The next evening, I got a call from Samantha while I was teaching a class at Whitworth University. She said, “If you want to see my dad, you better get here quick.” I canceled the last hour of class and drove straight to Wellpinit.

At the end, Richard was surrounded by his wife, children, grandchildren, and extended family. His siblings, friends, nieces, and nephews gathered to sing and pray, and I thought there is no more beautiful way to leave this world. Those of us who sat with him that last hour were privileged to witness his last breath just before he passed through the door and sat at the table of his ancestors.

I have heard it said that courage is not the absence of fear but the realization that something is more important than fear. In this way, Richard gave us the gift of courage when he stood in the face of emotional anguish and physical pain. For him, family, friendship, and loyalty were more important than anything he might suffer.

Richard was not a perfect man.

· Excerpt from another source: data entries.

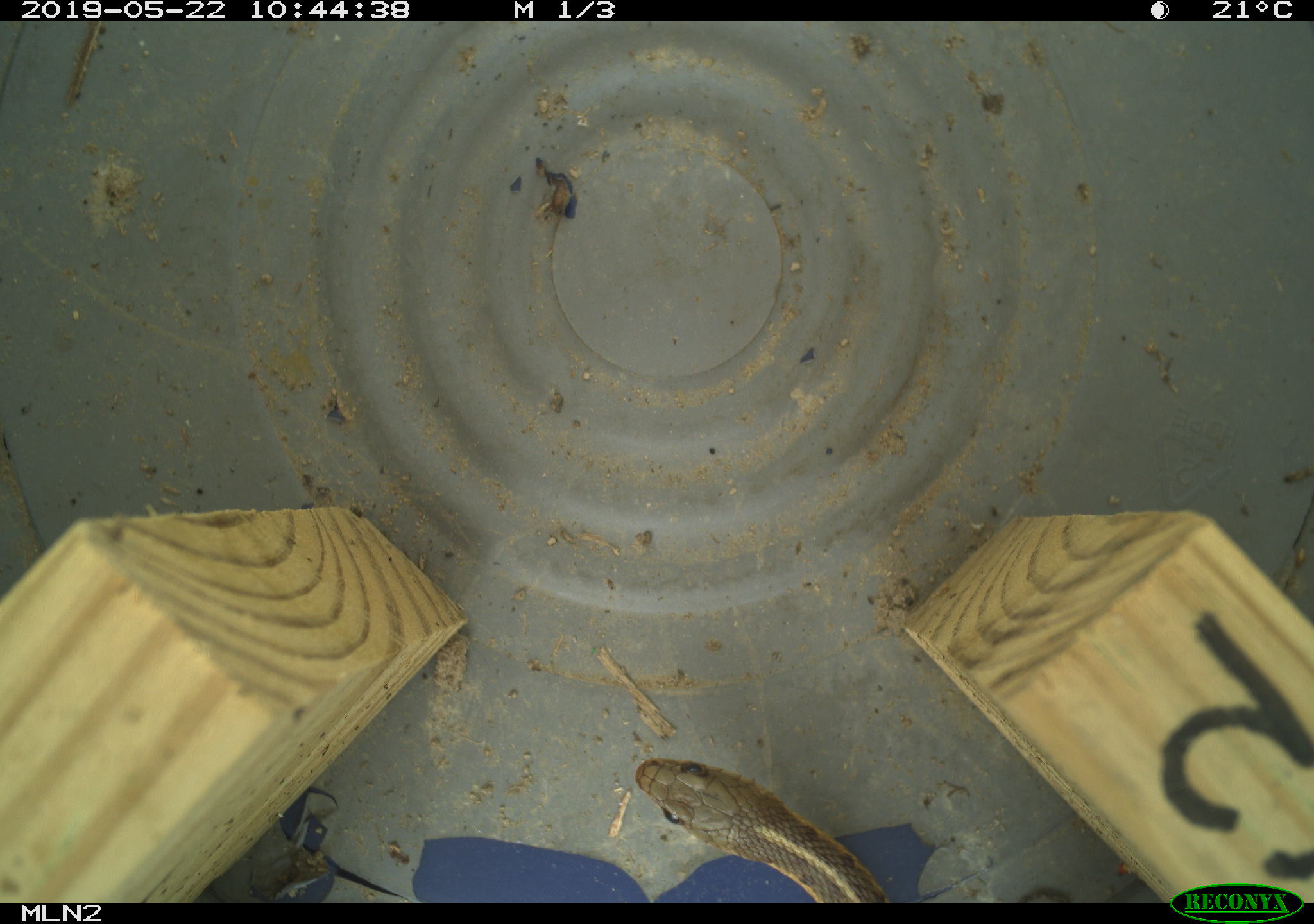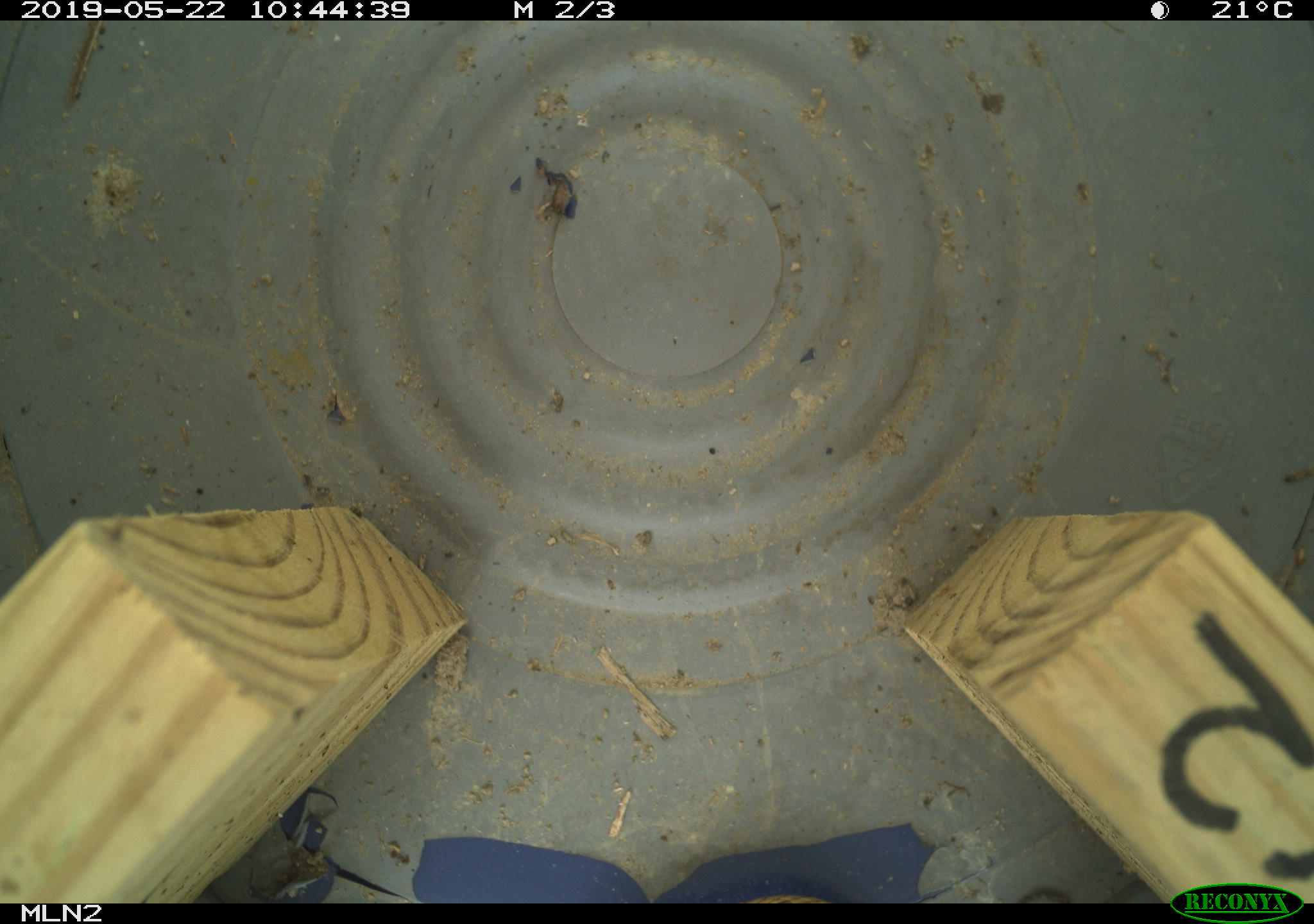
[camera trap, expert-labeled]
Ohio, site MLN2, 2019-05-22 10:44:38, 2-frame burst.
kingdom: Animalia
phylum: Chordata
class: Reptilia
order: Squamata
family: Colubridae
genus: Thamnophis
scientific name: Thamnophis sirtalis sirtalis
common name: eastern gartersnake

Throughout his life, he had shortcomings, doubts, and fears, but he was still one of my heroes because he demonstrated the original meaning of courage, which means to be filled with heart.

No matter what pain afflicted him or no matter what demons haunted his dreams, he always loved us. And that was the most important thing. I pray that we would take that gift of courage and remember to love one another. Be kind to one another. Forgive one another. I also pray that we would always take the time to appreciate this gift of life and to give thanks. And when we reach the end of our days, I pray that Richard will remember to set place at the table for each one of us.